> **Set tasks**:
A: Answer the following questions using the passage on the early history of the Bible:
(i) According to the passage, what was the early Church's "Bible" a form of?
(ii) Around what year did the apostle Paul begin to write?
(iii) Which gospel does the passage identify as the earliest, and which as the latest?
B: Carry on the passage about the early history of the Bible from the point at which it stops.

> **Excerpted passage**:
Reading the Bible as we know it isn’t possible without the work of countless scholars who, over the course of the last few centuries, have devoted their professional lives to making it possible for us to do so. This was the point I tried to make in my last post and here I want to elaborate a bit on what that scholarship actually looks like. In short, I want to ask the following question: What sort of work is required in order to give us our Bibles?

I’ll try and answer that question with my next post but first some background.

From the beginning Christianity was a religion of the book. That is, from the outset Christianity was a movement that was centered around a number of writings that the various churches scattered throughout the Mediterranean found authoritative. This can be best explained by remembering that Christianity began as a Jewish movement and Judaism was also a bookish religion. Thus the early Christians, seeing themselves as a part of the Jewish tradition, understood the Hebrew Bible (that is, what Christians today call the “Old Testament”) as very much their own book. We could say that the early Church’s “Bible” was a form of what we today call the Old Testament. There was no New Testament.

It didn’t take long, however, for specifically Christian writings to surface. The apostle Paul began to write around the year 50 CE (some 20 years after Jesus was crucified) and the gospels that are included in our canon were soon to follow, being written sometime between 70-95 CE (Mark being the earliest and John the latest). These writings, along with countless others, many of which didn’t make it into our New Testament, quickly took on an aura of authority and so began to be widely copied and circulated throughout the Roman world.

(Data records)
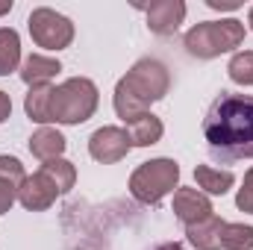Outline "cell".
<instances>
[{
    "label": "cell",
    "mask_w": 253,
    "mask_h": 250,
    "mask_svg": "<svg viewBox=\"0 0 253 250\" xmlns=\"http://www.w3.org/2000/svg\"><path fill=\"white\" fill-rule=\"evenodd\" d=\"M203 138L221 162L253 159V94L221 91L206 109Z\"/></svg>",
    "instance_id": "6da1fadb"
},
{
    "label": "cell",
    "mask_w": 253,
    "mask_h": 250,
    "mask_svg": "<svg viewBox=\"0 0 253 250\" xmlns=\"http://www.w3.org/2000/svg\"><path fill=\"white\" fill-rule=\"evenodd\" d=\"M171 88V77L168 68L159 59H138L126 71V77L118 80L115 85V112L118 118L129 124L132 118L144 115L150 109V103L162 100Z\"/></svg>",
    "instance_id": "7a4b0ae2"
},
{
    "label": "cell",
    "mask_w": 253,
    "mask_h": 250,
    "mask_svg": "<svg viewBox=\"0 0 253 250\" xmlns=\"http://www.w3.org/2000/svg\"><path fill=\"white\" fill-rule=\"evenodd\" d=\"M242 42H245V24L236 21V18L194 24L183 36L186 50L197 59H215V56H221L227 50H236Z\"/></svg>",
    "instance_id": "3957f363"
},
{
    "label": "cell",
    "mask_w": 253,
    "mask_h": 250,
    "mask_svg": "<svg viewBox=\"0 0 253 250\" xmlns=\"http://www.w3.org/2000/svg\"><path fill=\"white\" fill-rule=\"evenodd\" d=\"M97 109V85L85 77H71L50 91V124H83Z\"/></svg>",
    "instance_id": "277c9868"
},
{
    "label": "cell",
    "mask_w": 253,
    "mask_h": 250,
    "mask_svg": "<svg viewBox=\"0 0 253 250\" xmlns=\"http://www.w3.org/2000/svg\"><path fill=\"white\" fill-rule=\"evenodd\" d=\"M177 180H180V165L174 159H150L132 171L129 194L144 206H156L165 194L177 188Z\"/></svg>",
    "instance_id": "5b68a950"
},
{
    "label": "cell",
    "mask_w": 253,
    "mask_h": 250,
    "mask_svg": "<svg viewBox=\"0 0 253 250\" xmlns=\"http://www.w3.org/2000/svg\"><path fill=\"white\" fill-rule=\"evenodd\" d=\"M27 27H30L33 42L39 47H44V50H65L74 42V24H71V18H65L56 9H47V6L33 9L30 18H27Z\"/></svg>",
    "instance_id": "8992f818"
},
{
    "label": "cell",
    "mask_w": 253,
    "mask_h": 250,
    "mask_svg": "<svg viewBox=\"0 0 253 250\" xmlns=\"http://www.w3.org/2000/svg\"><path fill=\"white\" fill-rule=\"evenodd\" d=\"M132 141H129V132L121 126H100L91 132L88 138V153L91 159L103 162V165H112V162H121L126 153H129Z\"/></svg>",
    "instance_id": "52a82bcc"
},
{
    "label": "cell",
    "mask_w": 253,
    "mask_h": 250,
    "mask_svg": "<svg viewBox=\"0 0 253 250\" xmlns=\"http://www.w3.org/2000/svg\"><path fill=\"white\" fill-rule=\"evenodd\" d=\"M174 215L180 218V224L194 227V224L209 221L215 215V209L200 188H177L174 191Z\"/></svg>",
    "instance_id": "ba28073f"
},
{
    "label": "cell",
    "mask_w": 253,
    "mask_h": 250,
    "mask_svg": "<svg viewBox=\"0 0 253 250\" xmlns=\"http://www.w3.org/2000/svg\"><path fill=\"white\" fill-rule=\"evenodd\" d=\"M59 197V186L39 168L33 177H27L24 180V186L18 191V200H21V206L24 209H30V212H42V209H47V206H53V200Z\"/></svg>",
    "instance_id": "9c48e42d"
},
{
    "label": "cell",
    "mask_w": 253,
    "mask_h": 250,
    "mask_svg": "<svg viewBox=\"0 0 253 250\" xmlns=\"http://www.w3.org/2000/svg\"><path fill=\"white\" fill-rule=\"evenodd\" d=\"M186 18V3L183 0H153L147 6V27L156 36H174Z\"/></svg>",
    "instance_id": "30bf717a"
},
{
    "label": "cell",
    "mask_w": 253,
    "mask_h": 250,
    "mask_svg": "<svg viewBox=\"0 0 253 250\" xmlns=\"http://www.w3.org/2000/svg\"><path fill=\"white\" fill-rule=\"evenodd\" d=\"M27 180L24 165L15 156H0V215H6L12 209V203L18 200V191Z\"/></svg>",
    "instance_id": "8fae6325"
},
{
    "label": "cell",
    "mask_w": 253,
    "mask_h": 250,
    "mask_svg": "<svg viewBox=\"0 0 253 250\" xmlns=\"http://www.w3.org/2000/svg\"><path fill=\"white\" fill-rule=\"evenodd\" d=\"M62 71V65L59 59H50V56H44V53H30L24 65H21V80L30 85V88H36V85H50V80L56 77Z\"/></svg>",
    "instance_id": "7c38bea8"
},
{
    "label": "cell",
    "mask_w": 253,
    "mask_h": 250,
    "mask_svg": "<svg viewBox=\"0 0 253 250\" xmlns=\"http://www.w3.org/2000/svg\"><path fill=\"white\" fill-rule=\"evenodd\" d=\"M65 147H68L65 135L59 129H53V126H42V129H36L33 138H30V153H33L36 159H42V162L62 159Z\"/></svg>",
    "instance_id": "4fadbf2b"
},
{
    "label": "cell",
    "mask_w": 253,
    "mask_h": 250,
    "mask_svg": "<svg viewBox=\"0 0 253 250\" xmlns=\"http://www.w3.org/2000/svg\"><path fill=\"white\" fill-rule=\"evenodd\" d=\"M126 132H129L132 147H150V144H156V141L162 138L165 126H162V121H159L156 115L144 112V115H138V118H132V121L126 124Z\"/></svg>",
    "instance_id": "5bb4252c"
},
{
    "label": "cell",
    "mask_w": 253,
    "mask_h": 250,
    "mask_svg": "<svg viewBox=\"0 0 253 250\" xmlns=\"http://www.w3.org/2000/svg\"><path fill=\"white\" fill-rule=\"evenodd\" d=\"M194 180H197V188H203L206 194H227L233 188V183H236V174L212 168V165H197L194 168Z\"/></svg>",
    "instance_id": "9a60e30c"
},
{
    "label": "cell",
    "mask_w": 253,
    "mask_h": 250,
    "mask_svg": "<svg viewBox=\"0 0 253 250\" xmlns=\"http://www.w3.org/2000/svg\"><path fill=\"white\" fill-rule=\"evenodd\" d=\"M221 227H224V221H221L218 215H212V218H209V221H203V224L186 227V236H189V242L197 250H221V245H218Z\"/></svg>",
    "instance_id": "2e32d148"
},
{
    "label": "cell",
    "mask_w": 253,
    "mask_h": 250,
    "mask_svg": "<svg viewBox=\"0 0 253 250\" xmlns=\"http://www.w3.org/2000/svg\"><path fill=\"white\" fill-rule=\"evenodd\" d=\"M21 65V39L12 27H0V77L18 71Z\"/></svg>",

> **Outputs by task**:
A:
(i) It was a form of what is today called the Old Testament.
(ii) Around the year 50 CE.
(iii) Mark was the earliest and John the latest.

B:
I want to emphasize that last part: these texts were copied by hand. In a world without the luxury of the printing press, there was simply no other way to copy texts but by rewriting them by hand. This was no doubt a tedious and time consuming task.

But who was responsible for copying the texts of the early Church?

In a brilliant little book called Misquoting Jesus, New Testament scholar Bart Ehrman attempts to answer this very question. One of the things that Ehrman makes clear is that outside the Christian community in the rest of the Roman world, texts were copied by professional scribes or literate household slaves. Generally speaking, the copyists were doing there work for others whether their patron or master. Within the Christian community, however, the texts were copied by those who themselves wanted the text. If a letter or gospel showed up in a Christian community and it was desired then a literate Christian from that community would take the time to copy the book by hand.

It doesn’t require a lot of imagination to see how quickly something like this could get out of hand. And get out of hand it did. The Christian theologian and scholar Origen, writing some 200 years after the earliest Christian texts were produced had this to say about the matter:

The differences among the manuscripts have become great, either through the negligence of some copyists or through the perverse audacity of others; they either neglect to check over what they have transcribed, or, in the process of checking, they make additions or deletions as they please. (Origen’s Commentary on Matthew as quoted in Ehrman)

Origen mentions two types of textual alterations here. The first might be described as a simple slip of the pen on the part of the copyist and the second is a blatant changing of what the text said in order to, presumably, bring the text more into alignment with the copyist’s own theological agenda. Both were commonplace in the early days of these texts.

The result of these alterations, whether the result of an honest mistake or a blatant and purposeful changing of the texts, is that today we are left with thousands of different manuscripts and fragments most of which differ from each other in one way or another.

The task of the scholars whose job it is to help produce the Bibles that you and I read, then, is to figure out which of these manuscripts most likely represent the earliest form of the book under consideration. A number of brilliant techniques have been developed by scholars in order to aid them in this task and it’s these techniques that I’ll highlight in my next post.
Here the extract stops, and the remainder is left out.